Recently, Ad Age ran an article entitled: “Risky Business: Why Media Agencies are Betting on Principal-Based Buying.” To be honest, my first reaction was, what in the world is principal-based buying? It didn’t take long to figure out that it was simply a new descriptor for media arbitrage.
Clever, principal-based buying sounds so much more appealing and less subversive than media arbitrage. However, arbitrage is arbitrage, regardless of what moniker that is placed on the act of purchasing media and reselling said media to advertisers. According to Merriam-Webster, the definition of arbitrage is clear:
“The nearly simultaneous purchase and sale of something in one place and selling it in another in order to profit from price discrepancies.”

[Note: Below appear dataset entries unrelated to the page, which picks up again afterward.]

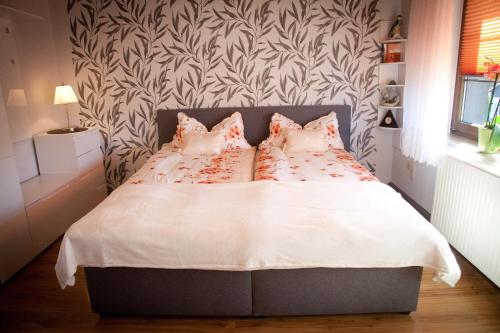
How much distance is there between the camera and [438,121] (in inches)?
106

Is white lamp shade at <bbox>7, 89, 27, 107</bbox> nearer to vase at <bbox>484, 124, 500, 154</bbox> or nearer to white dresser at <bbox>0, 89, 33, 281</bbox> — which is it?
white dresser at <bbox>0, 89, 33, 281</bbox>

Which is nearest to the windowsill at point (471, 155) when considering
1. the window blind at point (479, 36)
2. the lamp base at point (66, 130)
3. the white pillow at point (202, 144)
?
the window blind at point (479, 36)

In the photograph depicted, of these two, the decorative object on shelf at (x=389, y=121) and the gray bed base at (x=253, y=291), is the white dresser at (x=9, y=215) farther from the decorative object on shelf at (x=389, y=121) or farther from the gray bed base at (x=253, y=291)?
the decorative object on shelf at (x=389, y=121)

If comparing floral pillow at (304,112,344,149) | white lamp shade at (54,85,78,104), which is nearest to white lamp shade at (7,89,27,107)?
white lamp shade at (54,85,78,104)

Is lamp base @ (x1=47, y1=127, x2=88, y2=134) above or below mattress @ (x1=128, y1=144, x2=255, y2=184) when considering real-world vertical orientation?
above

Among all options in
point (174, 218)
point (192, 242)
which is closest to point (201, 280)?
point (192, 242)

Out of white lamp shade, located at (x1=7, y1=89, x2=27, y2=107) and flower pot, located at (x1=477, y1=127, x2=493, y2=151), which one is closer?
flower pot, located at (x1=477, y1=127, x2=493, y2=151)

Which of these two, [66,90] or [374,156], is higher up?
[66,90]

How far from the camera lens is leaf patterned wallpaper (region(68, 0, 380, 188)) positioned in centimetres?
355

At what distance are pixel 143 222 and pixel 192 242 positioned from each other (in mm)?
310

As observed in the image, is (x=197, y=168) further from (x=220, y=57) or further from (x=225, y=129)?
(x=220, y=57)

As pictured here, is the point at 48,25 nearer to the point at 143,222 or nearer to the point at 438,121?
the point at 143,222

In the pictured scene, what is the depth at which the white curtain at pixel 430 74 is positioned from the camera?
2576 mm

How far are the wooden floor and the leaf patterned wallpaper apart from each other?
2.00m
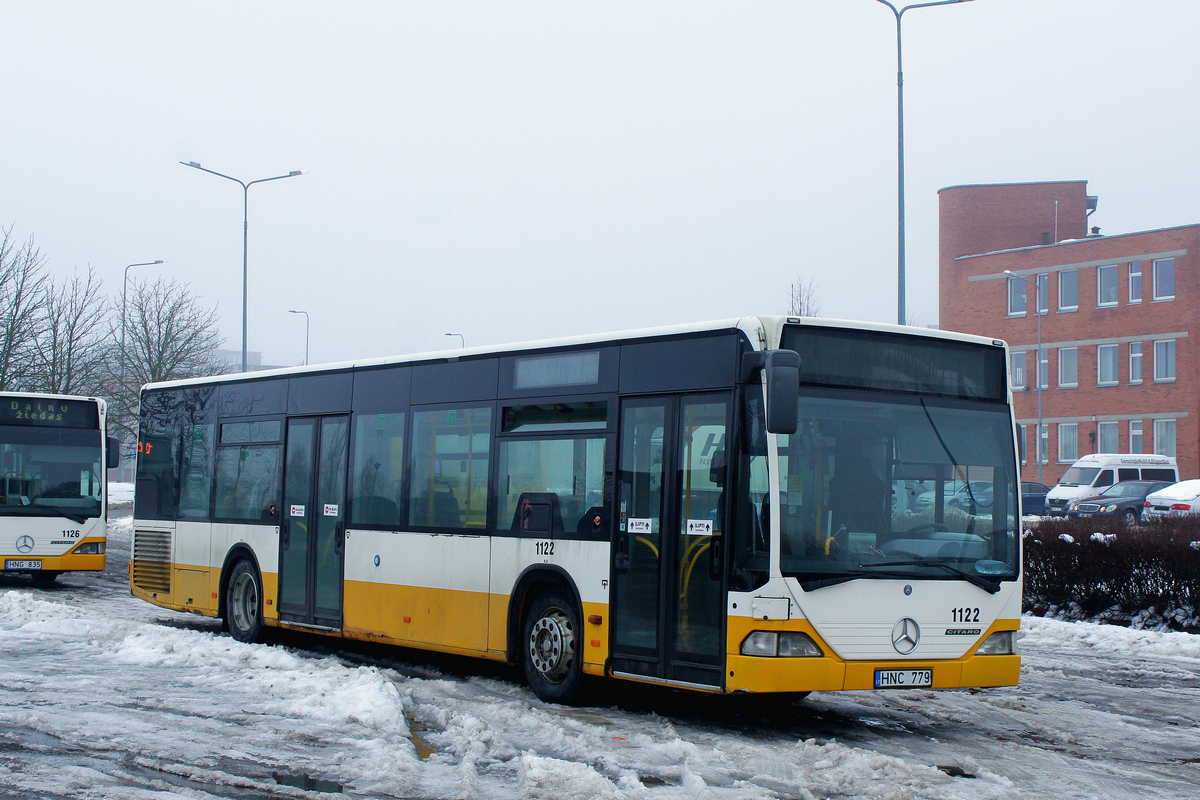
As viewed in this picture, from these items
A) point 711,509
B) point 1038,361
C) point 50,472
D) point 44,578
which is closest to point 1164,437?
point 1038,361

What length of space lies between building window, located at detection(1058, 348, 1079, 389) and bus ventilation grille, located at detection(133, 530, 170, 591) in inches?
2111

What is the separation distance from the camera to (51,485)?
20.1m

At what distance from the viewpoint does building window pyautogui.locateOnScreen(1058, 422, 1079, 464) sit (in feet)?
203

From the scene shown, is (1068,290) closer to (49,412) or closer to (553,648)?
(49,412)

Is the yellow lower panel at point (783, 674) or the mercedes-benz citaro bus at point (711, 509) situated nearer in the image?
the yellow lower panel at point (783, 674)

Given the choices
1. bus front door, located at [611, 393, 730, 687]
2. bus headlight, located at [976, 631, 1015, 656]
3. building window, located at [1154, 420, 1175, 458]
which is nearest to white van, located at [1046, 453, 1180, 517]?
building window, located at [1154, 420, 1175, 458]

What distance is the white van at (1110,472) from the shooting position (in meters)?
45.0

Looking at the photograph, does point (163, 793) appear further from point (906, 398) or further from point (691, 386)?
point (906, 398)

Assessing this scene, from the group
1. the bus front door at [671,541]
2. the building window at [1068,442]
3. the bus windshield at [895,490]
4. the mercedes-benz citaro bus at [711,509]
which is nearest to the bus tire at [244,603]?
the mercedes-benz citaro bus at [711,509]

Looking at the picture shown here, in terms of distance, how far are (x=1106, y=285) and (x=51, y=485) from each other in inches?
2039

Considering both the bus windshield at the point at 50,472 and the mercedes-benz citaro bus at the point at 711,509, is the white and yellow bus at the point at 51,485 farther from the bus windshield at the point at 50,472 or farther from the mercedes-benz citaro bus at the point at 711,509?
the mercedes-benz citaro bus at the point at 711,509

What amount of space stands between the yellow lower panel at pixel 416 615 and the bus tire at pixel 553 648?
626mm

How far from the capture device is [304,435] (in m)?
13.5

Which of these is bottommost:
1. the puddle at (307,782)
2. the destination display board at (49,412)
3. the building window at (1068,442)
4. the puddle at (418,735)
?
the puddle at (418,735)
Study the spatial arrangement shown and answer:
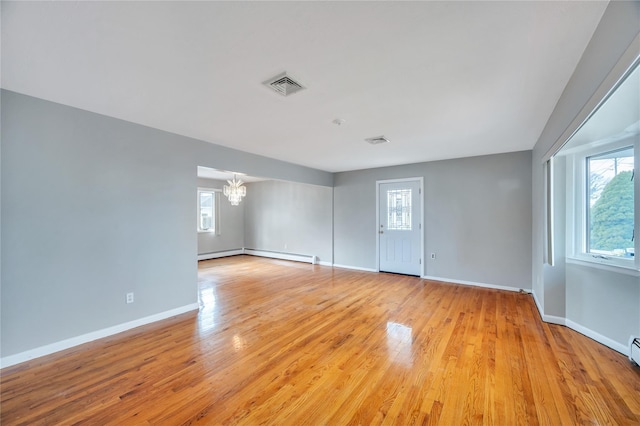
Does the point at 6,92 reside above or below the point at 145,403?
above

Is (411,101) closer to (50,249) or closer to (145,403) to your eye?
(145,403)

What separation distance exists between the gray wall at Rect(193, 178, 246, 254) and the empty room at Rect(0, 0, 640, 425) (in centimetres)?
362

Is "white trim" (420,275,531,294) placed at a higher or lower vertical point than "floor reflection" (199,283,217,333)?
higher

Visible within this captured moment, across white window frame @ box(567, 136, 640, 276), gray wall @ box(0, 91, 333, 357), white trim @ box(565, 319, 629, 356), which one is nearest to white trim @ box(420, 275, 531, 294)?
white trim @ box(565, 319, 629, 356)

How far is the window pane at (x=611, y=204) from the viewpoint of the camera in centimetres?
250

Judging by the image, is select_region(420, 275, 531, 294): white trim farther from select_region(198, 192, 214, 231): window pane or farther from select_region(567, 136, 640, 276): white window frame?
select_region(198, 192, 214, 231): window pane

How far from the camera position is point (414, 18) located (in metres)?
1.39

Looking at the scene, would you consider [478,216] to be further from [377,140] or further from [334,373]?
[334,373]

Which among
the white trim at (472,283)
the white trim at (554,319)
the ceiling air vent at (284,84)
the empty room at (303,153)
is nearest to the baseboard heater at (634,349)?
the empty room at (303,153)

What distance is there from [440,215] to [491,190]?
38.5 inches

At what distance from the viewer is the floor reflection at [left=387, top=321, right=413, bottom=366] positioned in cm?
233

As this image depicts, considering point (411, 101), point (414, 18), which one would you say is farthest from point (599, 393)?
point (414, 18)

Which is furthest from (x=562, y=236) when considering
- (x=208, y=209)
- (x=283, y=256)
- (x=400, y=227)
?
(x=208, y=209)

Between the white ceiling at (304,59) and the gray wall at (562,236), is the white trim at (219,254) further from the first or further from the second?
the gray wall at (562,236)
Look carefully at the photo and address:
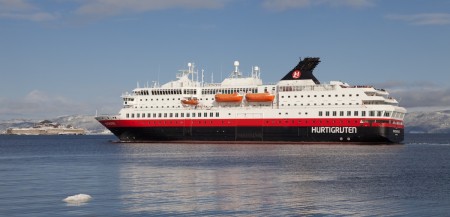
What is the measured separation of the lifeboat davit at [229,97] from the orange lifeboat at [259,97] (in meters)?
0.99

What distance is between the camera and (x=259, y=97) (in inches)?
3187

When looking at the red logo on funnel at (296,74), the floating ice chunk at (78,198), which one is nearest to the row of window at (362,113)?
the red logo on funnel at (296,74)

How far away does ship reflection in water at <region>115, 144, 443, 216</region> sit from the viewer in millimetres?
25094

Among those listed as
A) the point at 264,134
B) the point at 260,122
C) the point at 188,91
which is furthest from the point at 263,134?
the point at 188,91

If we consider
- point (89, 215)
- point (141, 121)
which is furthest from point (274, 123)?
point (89, 215)

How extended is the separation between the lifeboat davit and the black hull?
3.49 meters

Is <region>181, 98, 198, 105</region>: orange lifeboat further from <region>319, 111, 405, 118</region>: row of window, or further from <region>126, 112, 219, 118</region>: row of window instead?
<region>319, 111, 405, 118</region>: row of window

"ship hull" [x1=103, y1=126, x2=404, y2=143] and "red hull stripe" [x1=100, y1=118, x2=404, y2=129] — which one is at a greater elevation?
"red hull stripe" [x1=100, y1=118, x2=404, y2=129]

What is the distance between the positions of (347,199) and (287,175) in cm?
1084

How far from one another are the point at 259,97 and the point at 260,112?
72.5 inches

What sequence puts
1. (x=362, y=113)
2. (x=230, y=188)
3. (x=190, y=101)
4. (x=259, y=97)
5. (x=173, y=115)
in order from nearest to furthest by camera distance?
(x=230, y=188), (x=362, y=113), (x=259, y=97), (x=190, y=101), (x=173, y=115)

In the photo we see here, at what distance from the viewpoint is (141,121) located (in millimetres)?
Result: 85250

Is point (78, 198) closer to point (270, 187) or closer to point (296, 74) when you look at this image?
point (270, 187)

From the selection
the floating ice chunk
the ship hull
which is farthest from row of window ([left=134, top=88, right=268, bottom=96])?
the floating ice chunk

We certainly understand the primary allure of media arbitrage to agencies; the potential for higher margins than what traditional remuneration models would allow for. Let’s face it agency holding companies are publicly traded entities with a fiduciary obligation to drive shareowner profitability.
Simply, “principal-based” buying is a practice that is in clear violation of the principal- agent relationship, which has long been the driving concept behind client/ agency relations.
Forget the opacity, which is a hallmark of this buying tactic and the potential risks to advertisers seeking to optimize media value and boost working media ratios. The main issue with agency ownership of media is the potential impact on the objectivity of the advice, which it offers its clients.
Media time and space is a perishable product. It is also speculative in nature when it comes to projecting future value from a relevancy and audience delivery perspective. So what happens in the event an agency, indulging in arbitrage, has a significant ownership position in distressed, dated inventory? Could such a position create internal pressure on the agency’s media staff to move that inventory? In turn, might such pressure result in agency media team’s pushing that inventory off on clients, whether it represents the best fit at the best price?
Assuming that an advertiser knowingly engages their agency partner’s trading desk and believes that this relationship will yield a price advantage over traditional buying practices there are a few questions to consider; “How will you know? What methodology will you apply to vet the quality of the inventory and the price paid? Who will conduct that analysis for you?” In short, is this a proposition whose economic benefit to the advertiser can ever be accurately evaluated?
Sadly, while the agency community may shrug off the notion of ever having committed to a principal-agent relationship with its clients too often we find that agencies, which have embraced media arbitrage, have not disclosed this fact to their clientele… in spite of the position often taken in the trade publications.
In our agency contract compliance practice we find that in most instances there is not a separate letter of agreement between the agency’s trading desk operation and the advertiser, that the language dealing with “related parties” within the contract is inadequate to cover such a scenario and that there are no limitations in place regarding the percentage of an advertiser’s media buy that can be run through the trading desk.
Hopefully, those agencies that intend to engage in and or extend their use of principal-based buying will also commit to fully disclosing this practice and its application to each of their clients, well in advance of implementing this buying approach on those clients’ behalf.
From an advertisers perspective, it is imperative to assess the type of relationship that you desire with your media agency. If a principal-agent relationship predicated on full-disclosure and the fiduciary obligations, which underlie such relationships, are important to your organization, the client/ agency agreement will need to reflect that position. On the other hand, if there is interest in exploring principal-based buying consider contracting directly with the agency trading desk and establishing caps on the percentage of the budget, which can be invested through that operation.